** START OF DOCUMENT EXTRACT **

# Ĺefties? Can we get a show of hands?



## WhiskyJack1977 (Nov 10, 2016)

Just reading through this forum this morning i raised my eyebrows as to how many leftys are posting. Maybe we should have our own little thread ? 

Also i mentioned in another thread already that as a lefty if you havent yet been to southpawguitars website do yourself a favor a check it out. 

I apologize to the site admin amd mods it isnt a "Canadian" guitar seller but wla store thay caters to a niche market like lefty guitarists i feel it could be deserving of a nod? 

Sent from my SM-G930W8 using Tapatalk


----------



## cboutilier (Jan 12, 2016)

You can, but they'll raise the wrong one.


----------



## WhiskyJack1977 (Nov 10, 2016)

cboutilier said:


> You can, but they'll raise the wrong one.


Haha! indeed.


----------



## Jamdog (Mar 9, 2016)

I am half ambidextrous. 


Does it count?


----------



## WhiskyJack1977 (Nov 10, 2016)

I can't see any reason why not? 

Sent from my SM-G930W8 using Tapatalk


----------



## cboutilier (Jan 12, 2016)

I took a piss with my left hand once. It was one of the most stressful, challenging moments in my life.


----------



## leftysg (Mar 29, 2008)

Ok, a little known fact is that those of us who are lefties are the only ones in our right minds. I wonder if that explains why I play right handed guitars flipped or upside down?


----------



## Jamdog (Mar 9, 2016)

leftysg said:


> Ok, a little known fact is that those of us who are lefties are the only ones in our right minds. I wonder if that explains why I play right handed guitars flipped or upside down?


I tought it was to copy Jimi. 

I am tempted to get a lefty strat for that very reason.


----------



## WhiskyJack1977 (Nov 10, 2016)

leftysg said:


> Ok, a little known fact is that those of us who are lefties are the only ones in our right minds. I wonder if that explains why I play right handed guitars flipped or upside down?


I play the same way ! That is awesome ! 

Sent from my SM-G930W8 using Tapatalk


----------



## sambonee (Dec 20, 2007)

There are lefties here. I'm a Leftie but I play RH guitar!! 

Here's Europe's largest stock of LH guitars.

Venta de guitarras online


----------



## JBFairthorne (Oct 11, 2014)

** END OF DOCUMENT EXTRACT **
** START OF SUPPLIED DATA **

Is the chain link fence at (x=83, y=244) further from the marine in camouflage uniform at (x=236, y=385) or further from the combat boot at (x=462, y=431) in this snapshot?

** END OF SUPPLIED DATA **

**TO-DO LIST:**
[a] Reproduce part of the lefty guitarist thread word for word: begin at the words "Also i mentioned" and stop after "deserving of a nod?".
[b] Please condense the paragraph in the lefty guitarist thread that opens "Ok, a little known fact" into a single shorter sentence that keeps its main points.
[c] Extend the lefty guitarist thread past its final heading by writing the next post.
None of the lines have any bearing on what is asked here.

**SET OF ANSWERS:**
[a]
Also i mentioned in another thread already that as a lefty if you havent yet been to southpawguitars website do yourself a favor a check it out. 

I apologize to the site admin amd mods it isnt a "Canadian" guitar seller but wla store thay caters to a niche market like lefty guitarists i feel it could be deserving of a nod?

[b] A little-known fact is that lefties are the only ones in their right minds, which may explain why I play right-handed guitars flipped or upside down.

[c]
I'm not sure, but I think there are around 4-6 lefties (guitar wise) here that I'm aware of.


----------



## amagras (Apr 22, 2015)

sambonee said:


> I'm a Leftie but I play RH guitar!!


Me too, I also write in the blackboard with the right hand, never noticed until high school.


----------



## Steadfastly (Nov 14, 2008)

I shoot left in hockey, right in golf but play guitar right-handed. Could I get a guest membership into the lefty club?


----------



## bluebayou (May 25, 2015)

There is also Lefty Fretz Left Handed Guitar | LeftyFretz.com


----------



## WhiskyJack1977 (Nov 10, 2016)

bluebayou said:


> There is also Lefty Fretz Left Handed Guitar | LeftyFretz.com


Wow!!! That is a new one to me!! What a gem of a website!! Thanks for that!


----------



## Guest (Nov 23, 2016)

Came across this kijiji ad for a store in Collingwood.
Lefty Guitars! | guitars | Barrie | Kijiji


----------



## amagras (Apr 22, 2015)

I bet the manager's called Ned.


----------



## WhiskyJack1977 (Nov 10, 2016)

laristotle said:


> Came across this kijiji ad for a store in Collingwood.
> Lefty Guitars! | guitars | Barrie | Kijiji


That is awesome!!! Really nice little collection too. one of just about everything. Nice find.


----------



## dcole (Oct 8, 2008)

Fellow lefty guitar player.


----------



## barryc (Dec 3, 2010)

Another fellow lefty…on the hunt for vintage examples


----------



## TempoGuy (Jun 11, 2021)

I'm a southpaw too! The Leftorium would be a great shop if it were real...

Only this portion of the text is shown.